Ce qu’il faut savoir sur l’attaque israélienne à Rafah, que dénoncent des personnalités partout dans le monde
Des personnalités publiques d'ici et d'ailleurs prennent la parole pour dénoncer les attaques meurtrières de l’armée israélienne à Rafah, dans la bande de Gaza. Voici pourquoi ces dernières frappes suscitent l’indignation partout sur la planète.
- ATTENTION, certaines images peuvent choquer.
Des dépouilles d’enfants, de femmes et de personnes âgées, des images de survivants pleurant la perte de leurs proches ou priant dans un champ de ruines: les images provenant du camp de déplacés de Rafah sont insoutenables.
Preuve de la colère que provoque l'opération militaire, le slogan «All eyes on Rafah» (Tous les regards sur Rafah) prend de l'ampleur sur les réseaux sociaux. Dans les dernières heures, de nombreuses personnalités québécoises ont joint leur voix au mouvement pour exprimer leur indignation.
«Complètement traumatisé par les images que je vois de Rafah. J’essaie de passer à autre chose, de me changer les idées, mais c’est impossible. Les images reviennent sans cesse. Je pense à mes propres enfants et je pleure», a notamment écrit l'humoriste Annaud Soly dans un message diffusé sur Instagram.

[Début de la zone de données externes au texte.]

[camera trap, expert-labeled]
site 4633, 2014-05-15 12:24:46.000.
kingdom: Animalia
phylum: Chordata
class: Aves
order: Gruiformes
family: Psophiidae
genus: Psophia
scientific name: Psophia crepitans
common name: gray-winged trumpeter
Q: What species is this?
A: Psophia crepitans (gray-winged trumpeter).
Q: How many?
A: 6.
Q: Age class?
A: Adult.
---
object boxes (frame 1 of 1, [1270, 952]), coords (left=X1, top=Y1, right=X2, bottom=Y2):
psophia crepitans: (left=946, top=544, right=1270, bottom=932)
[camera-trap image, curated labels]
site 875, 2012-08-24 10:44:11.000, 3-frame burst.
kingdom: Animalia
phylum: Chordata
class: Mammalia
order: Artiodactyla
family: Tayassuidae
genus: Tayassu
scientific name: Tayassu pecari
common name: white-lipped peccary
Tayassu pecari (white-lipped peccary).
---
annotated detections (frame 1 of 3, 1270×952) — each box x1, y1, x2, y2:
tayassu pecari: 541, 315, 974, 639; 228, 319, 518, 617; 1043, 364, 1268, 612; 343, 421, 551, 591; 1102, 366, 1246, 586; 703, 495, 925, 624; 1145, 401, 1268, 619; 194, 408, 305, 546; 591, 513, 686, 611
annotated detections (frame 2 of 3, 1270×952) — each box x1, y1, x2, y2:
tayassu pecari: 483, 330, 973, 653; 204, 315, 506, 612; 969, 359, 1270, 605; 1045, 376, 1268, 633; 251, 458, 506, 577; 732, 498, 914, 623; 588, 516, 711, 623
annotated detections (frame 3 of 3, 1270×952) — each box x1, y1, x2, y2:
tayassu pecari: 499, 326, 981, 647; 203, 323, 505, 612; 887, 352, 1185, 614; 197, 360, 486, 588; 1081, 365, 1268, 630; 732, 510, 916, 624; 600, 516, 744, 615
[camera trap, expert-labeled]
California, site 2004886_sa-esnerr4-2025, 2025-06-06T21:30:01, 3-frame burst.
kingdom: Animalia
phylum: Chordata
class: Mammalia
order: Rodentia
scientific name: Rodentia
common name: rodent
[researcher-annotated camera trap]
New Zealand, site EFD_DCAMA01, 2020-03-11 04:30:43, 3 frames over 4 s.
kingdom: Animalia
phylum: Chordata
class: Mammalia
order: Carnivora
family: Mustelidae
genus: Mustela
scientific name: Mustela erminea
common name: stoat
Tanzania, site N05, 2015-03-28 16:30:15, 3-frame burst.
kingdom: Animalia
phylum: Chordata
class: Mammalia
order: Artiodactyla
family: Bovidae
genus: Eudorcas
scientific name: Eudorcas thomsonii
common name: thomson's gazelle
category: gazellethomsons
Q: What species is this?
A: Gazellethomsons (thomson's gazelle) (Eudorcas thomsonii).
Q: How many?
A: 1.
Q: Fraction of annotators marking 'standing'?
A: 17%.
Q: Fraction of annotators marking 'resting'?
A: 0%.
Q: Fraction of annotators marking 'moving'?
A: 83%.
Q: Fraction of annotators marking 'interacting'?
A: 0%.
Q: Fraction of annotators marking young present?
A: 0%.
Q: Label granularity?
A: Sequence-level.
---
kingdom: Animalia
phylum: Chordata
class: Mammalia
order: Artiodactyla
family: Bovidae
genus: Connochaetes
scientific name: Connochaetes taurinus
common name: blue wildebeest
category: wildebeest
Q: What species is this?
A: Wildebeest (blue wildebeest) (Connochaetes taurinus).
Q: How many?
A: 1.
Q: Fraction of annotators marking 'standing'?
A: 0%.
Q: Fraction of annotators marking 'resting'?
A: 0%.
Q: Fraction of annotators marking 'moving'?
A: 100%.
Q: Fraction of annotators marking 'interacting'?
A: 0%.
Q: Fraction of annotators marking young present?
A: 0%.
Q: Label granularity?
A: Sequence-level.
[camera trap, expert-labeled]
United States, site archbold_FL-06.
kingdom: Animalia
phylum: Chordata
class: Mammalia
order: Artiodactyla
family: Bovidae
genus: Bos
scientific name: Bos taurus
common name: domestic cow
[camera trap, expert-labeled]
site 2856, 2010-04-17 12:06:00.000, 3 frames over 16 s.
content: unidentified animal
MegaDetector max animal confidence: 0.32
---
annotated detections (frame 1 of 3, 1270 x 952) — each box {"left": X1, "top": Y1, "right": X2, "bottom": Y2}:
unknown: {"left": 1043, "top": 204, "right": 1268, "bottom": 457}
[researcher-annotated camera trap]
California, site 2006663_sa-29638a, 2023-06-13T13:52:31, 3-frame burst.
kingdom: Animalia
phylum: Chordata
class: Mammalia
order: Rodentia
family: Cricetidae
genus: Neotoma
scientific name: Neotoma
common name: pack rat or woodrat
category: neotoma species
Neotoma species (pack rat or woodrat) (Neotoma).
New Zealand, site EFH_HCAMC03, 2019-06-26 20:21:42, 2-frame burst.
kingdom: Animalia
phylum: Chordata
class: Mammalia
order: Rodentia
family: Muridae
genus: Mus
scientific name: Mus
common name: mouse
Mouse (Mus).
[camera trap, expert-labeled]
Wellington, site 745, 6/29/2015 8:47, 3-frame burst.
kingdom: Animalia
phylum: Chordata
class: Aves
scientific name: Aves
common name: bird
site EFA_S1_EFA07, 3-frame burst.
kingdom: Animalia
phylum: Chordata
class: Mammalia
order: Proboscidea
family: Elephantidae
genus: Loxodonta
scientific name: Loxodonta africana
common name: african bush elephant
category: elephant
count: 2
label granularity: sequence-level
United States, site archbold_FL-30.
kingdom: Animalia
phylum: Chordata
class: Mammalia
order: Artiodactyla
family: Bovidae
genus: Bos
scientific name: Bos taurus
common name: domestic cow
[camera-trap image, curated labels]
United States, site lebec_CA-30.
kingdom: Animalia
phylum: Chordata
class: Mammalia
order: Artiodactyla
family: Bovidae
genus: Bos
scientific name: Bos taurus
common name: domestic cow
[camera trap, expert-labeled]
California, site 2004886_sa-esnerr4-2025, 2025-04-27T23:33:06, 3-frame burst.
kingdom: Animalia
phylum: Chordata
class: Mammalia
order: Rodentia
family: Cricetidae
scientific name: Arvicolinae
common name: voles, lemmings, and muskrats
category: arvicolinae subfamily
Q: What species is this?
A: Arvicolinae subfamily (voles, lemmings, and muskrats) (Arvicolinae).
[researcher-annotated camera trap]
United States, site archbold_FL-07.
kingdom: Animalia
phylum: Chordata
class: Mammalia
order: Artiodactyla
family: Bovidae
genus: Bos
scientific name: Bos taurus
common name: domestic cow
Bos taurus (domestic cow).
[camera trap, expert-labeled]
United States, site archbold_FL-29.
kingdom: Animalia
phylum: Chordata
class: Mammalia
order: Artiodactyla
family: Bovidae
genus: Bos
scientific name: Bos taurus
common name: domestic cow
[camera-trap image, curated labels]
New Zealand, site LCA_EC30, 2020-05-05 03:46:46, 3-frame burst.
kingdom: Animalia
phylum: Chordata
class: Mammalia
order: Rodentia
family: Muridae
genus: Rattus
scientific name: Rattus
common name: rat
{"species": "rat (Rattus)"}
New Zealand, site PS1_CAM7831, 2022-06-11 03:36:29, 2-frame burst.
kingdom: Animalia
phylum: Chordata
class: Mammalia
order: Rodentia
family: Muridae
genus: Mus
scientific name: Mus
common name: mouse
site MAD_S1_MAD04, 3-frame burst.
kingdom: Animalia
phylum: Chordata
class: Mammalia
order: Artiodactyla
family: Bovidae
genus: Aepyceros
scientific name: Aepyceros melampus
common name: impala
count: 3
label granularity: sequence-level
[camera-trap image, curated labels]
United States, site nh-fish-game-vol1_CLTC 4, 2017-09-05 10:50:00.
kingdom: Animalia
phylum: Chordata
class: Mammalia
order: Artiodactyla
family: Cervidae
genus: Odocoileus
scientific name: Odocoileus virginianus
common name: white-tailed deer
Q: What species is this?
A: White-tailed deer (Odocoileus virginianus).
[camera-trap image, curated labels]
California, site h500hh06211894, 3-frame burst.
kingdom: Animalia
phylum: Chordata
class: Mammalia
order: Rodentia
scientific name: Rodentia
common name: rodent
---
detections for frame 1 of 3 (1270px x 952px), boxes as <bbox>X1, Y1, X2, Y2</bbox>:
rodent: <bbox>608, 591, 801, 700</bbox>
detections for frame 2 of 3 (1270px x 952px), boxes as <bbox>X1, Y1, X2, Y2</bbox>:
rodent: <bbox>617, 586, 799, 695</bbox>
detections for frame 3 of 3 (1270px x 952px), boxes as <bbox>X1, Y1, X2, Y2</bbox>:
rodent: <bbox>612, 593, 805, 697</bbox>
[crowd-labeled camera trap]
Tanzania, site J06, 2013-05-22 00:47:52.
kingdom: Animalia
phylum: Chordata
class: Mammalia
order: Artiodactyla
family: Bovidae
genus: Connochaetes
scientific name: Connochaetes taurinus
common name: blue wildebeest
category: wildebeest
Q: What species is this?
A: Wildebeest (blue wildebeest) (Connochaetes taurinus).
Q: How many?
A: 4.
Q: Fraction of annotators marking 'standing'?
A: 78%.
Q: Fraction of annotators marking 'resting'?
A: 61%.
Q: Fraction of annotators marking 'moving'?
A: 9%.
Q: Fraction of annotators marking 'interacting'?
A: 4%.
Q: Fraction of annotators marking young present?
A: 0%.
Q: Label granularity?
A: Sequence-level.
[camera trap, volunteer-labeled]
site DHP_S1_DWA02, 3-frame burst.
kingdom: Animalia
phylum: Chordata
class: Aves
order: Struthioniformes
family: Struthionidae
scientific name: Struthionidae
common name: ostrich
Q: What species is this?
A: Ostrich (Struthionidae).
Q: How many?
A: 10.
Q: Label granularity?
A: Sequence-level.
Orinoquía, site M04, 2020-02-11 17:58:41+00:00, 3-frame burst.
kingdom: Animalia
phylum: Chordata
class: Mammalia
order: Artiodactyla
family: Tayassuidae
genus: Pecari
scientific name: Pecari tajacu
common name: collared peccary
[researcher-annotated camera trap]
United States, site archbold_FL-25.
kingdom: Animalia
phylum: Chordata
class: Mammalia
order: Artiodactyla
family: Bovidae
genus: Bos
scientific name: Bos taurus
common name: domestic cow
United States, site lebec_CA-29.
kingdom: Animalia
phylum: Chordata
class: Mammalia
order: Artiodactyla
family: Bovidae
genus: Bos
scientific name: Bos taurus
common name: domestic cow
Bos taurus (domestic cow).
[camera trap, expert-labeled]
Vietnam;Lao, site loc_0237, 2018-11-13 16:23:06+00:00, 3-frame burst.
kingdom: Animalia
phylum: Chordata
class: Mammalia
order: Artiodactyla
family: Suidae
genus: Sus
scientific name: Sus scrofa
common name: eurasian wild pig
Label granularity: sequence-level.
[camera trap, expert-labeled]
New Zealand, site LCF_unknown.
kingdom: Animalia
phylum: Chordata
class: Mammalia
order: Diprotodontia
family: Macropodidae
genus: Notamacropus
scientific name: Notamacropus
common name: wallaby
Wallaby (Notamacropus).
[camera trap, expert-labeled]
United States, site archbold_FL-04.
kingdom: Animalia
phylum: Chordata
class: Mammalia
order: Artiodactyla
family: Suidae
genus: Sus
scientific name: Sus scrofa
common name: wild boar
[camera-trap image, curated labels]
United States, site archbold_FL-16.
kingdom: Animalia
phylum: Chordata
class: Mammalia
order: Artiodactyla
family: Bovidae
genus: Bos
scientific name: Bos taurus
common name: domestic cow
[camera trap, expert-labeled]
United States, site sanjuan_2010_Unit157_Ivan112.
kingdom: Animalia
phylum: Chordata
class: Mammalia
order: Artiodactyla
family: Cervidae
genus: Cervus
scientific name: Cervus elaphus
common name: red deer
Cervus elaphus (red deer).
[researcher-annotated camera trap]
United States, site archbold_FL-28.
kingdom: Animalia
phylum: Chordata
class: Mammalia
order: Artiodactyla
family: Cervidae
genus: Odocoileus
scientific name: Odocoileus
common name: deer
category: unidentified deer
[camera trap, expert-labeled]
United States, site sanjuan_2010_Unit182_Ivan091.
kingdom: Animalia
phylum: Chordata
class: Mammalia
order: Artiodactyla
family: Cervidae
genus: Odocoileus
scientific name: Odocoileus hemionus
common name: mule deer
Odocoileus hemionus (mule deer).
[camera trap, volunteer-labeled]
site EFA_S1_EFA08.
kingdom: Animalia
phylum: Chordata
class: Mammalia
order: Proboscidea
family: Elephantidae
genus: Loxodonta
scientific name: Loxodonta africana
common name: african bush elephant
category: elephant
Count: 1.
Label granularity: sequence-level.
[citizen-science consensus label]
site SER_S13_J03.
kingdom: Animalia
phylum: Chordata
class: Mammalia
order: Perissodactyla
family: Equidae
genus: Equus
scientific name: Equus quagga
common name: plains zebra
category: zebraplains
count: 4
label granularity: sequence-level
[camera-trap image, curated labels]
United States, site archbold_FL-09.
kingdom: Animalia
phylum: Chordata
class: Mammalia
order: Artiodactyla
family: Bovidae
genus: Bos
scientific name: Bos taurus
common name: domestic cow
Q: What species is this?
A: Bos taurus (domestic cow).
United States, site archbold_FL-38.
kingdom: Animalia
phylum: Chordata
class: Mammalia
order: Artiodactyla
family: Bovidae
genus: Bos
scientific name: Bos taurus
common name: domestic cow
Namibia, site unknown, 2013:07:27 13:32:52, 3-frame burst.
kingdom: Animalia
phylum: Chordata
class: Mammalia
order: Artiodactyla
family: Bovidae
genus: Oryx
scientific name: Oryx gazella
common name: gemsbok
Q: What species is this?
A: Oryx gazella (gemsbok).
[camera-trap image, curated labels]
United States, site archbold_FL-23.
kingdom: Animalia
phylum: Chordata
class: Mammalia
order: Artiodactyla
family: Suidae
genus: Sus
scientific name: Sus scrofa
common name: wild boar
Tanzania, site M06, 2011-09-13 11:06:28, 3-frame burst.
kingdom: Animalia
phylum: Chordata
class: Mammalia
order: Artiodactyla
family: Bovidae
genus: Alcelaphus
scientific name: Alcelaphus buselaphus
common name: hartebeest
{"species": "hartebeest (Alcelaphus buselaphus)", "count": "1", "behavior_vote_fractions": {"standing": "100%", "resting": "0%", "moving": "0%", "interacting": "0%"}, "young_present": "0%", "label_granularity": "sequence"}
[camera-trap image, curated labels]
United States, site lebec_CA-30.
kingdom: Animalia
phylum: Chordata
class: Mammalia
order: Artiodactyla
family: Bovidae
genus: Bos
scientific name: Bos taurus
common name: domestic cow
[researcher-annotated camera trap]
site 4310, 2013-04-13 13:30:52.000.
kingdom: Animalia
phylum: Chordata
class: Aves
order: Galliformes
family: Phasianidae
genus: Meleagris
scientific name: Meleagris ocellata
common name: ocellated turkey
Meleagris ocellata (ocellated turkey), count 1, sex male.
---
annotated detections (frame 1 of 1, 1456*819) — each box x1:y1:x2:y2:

Mais pourquoi les attaques à Rafah choquent-elles autant?
Une ville qualifiée de «sécuritaire»
Située non loin de la frontière avec l’Égypte, à l’extrême sud de la bande de Gaza, la ville de Rafah est l'une des seules portes de sortie potentielle pour la population palestinienne qui cherche à fuir la guerre.
Jusqu’à la fin de l'année 2023, elle était d'ailleurs l'une des seules grandes villes du territoire palestinien à ne pas avoir été ciblée par une opération terrestre de l'armée israélienne. Cette dernière l'avait même qualifiée de «sécuritaire», alors que des centaines de milliers de déplacés y avaient trouvé refuge. Des organisations humanitaires, dont Amnistie internationale, ont toutefois accusé Israël d'y commettre des crimes de guerre, après que des bombardements ont fait 95 victimes civiles dans la ville au mois de janvier.
Il y a trois semaines, les troupes de l'État hébreu sont entrées à Rafah. Dans la nuit de dimanche à lundi, des bombardements israéliens ont fait au moins 45 morts et 250 blessés dans un camp de déplacés.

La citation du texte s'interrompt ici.